How would that work in real life though? Now every change made to any program must be tested against an ever growing combination of enabled and disabled UI changes.
I don't know, but I do know that on my web browser I can add and remove various of the buttons and right-click menu options. And on linux I can skin my desktop environment in a variety of ways (Unity stopped working, I went to Gnome which was glitching, and now have something very much like Unity used to be in XFCE and unlike a commercial product I paid nothing for this.).
Adding and removing buttons from the UI is vastly different compared to maintaining a system where which features are enabled/disabled affect the underlying data and potentially interoperability.
Do you want to work on Oracle Database [1]?
By the way, I also don't want the software I use to suffer from quality drop due to new forced "features". I just don't think the way suggested here works well.
Tough. Somehow IKEA is doing fine without being able to break into my house and change the way my furniture works. Devices and software should not be any different.
Well, it would probably need to be part of a physical product and not software alone unless the vendor is dumb and forgot to disclaim the warranty (see https://repository.law.uic.edu/jitpl/vol16/iss2/6/).
Second, it’s not exactly about whether the change constitutes a drop in quality but whether it renders the product unfit for its ordinary purpose. The argument would essentially be that the change is a deliberately introduced defect.

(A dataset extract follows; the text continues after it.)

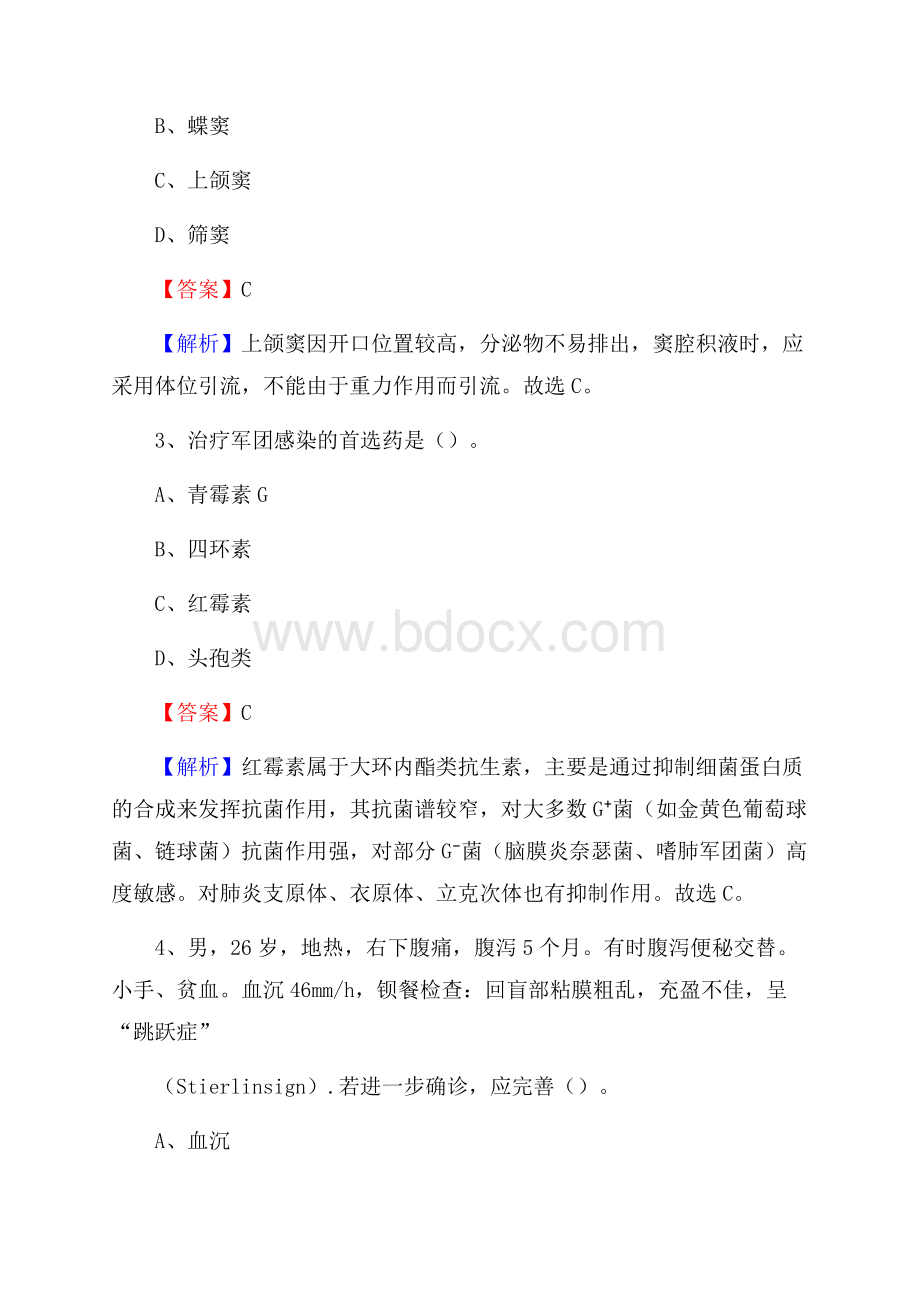 兰州安定医院《医学基础知识》招聘试题及答案.docx_第2页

It’s a little weird but a plausible claim given the right facts.
You don't do it that way. As the other poster suggests, you mandate that UI changes can always be rolled back by the user.

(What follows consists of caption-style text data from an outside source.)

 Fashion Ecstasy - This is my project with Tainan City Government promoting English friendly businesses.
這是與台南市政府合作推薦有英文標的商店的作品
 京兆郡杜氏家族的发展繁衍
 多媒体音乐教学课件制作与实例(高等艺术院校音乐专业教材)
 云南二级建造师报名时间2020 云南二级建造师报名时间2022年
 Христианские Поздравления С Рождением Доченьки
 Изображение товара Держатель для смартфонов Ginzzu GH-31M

It should be illegal for you to change a product you sold me in a way that degrades functionality or impairs usability, without offering me the option of either a full refund or a software rollback.
If that causes pain and grief for server-based products, oh, well. Bummer. They'll get by somehow.

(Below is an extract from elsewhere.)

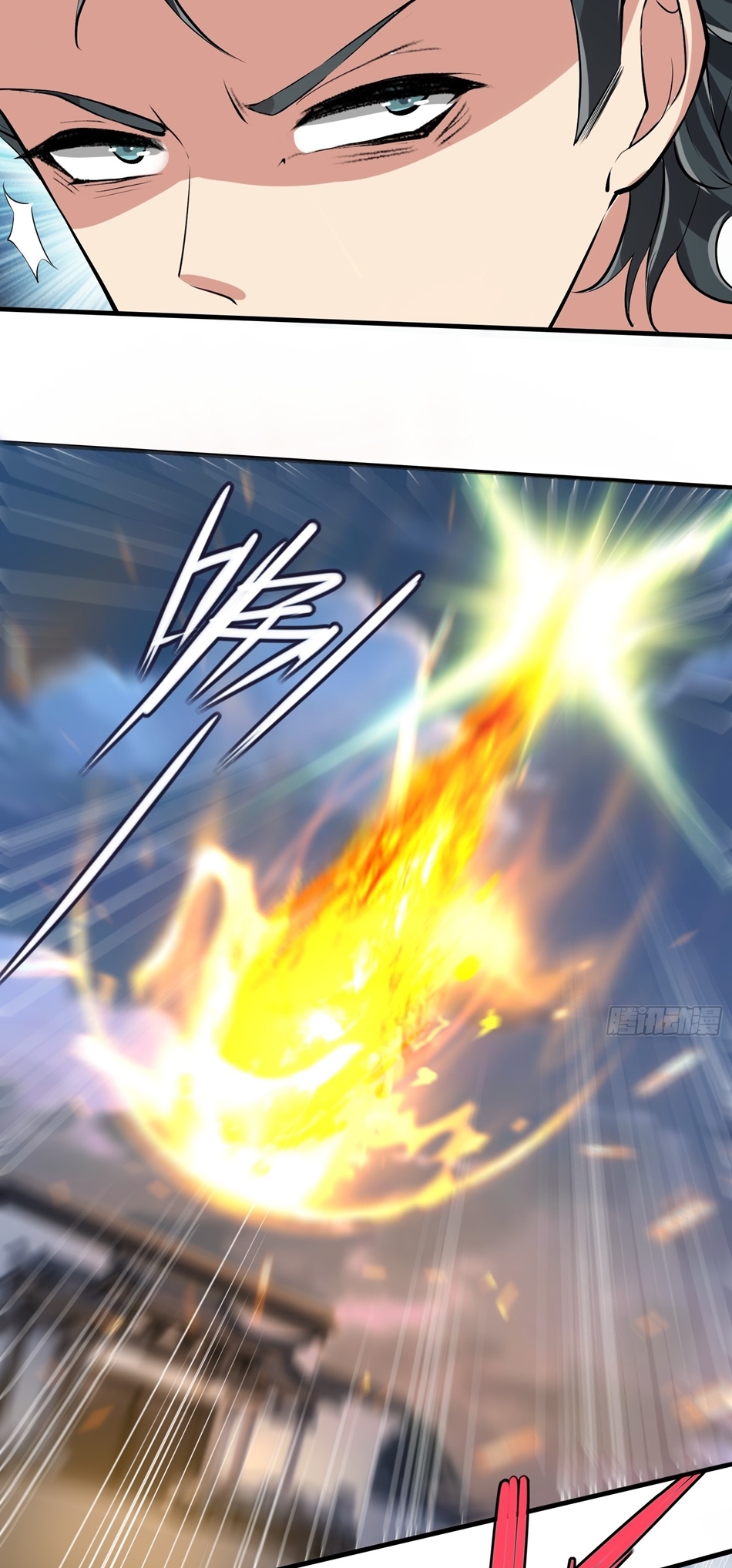 ขอล่ะอย่าเป็นที่ 1 เลย ตอนที่ 71 หน้า 23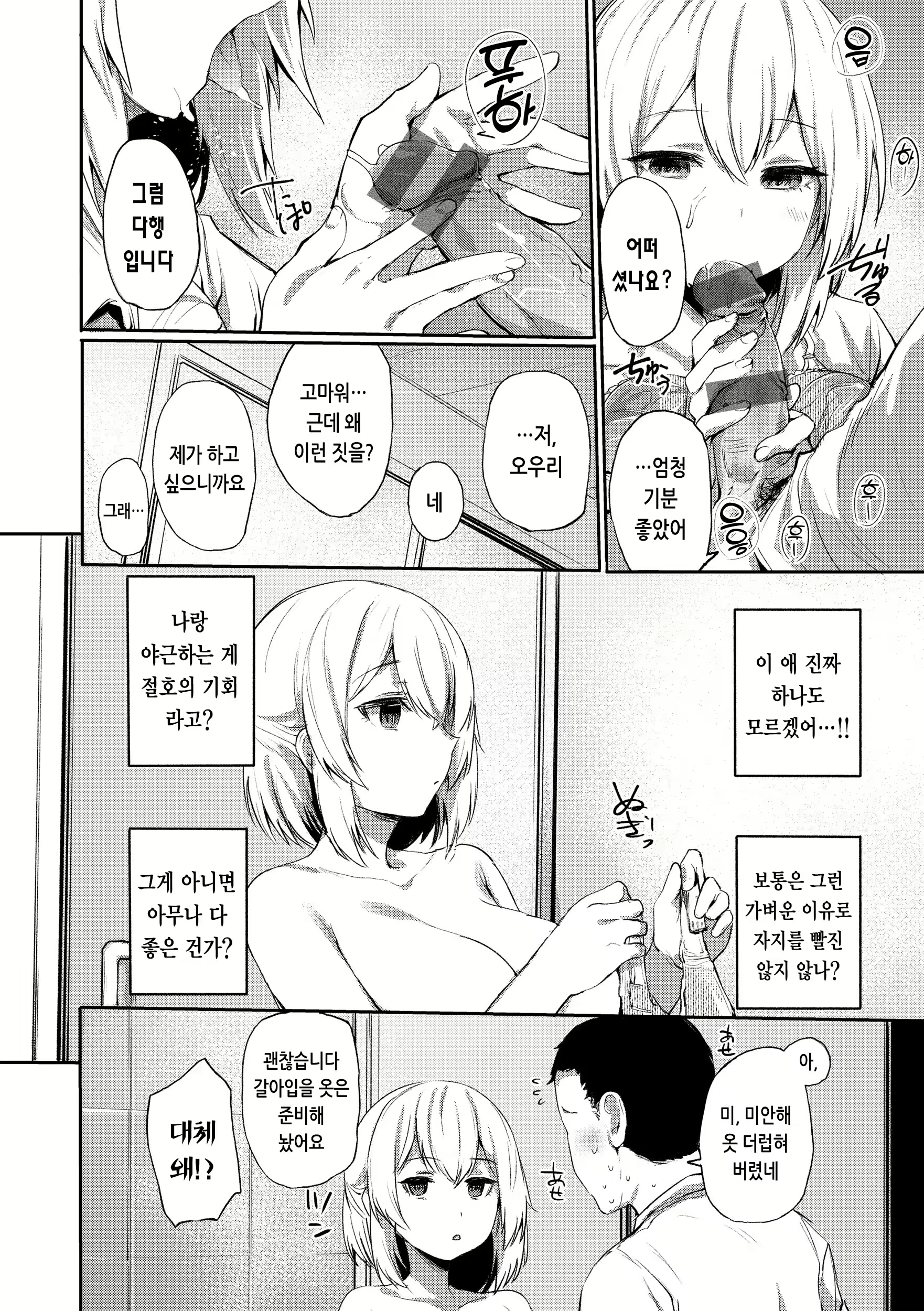 Content 2706032 - 38 페이지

I would go even further than a full refund - that doesn't really make the user whole who will now to have invest time into finding and learning an alternative product.
And even with the ability of rolling back somewhere hidden in the settings, forced UI changes are annoying at best - they should always come at a time chosen by the user (including "never") and not any other time.
Which political party do I vote for to make this happen? In the US, both parties are fully captured by corporate lobbyists. The democrats put on a better show of being more consumer friendly, but when they are in power the sit on their hands. Republicans are full force anti-consumer. Even in the EU, who just passed chat control despite it being wildly unpopular are becoming less and less responsive to what the citizens actually want.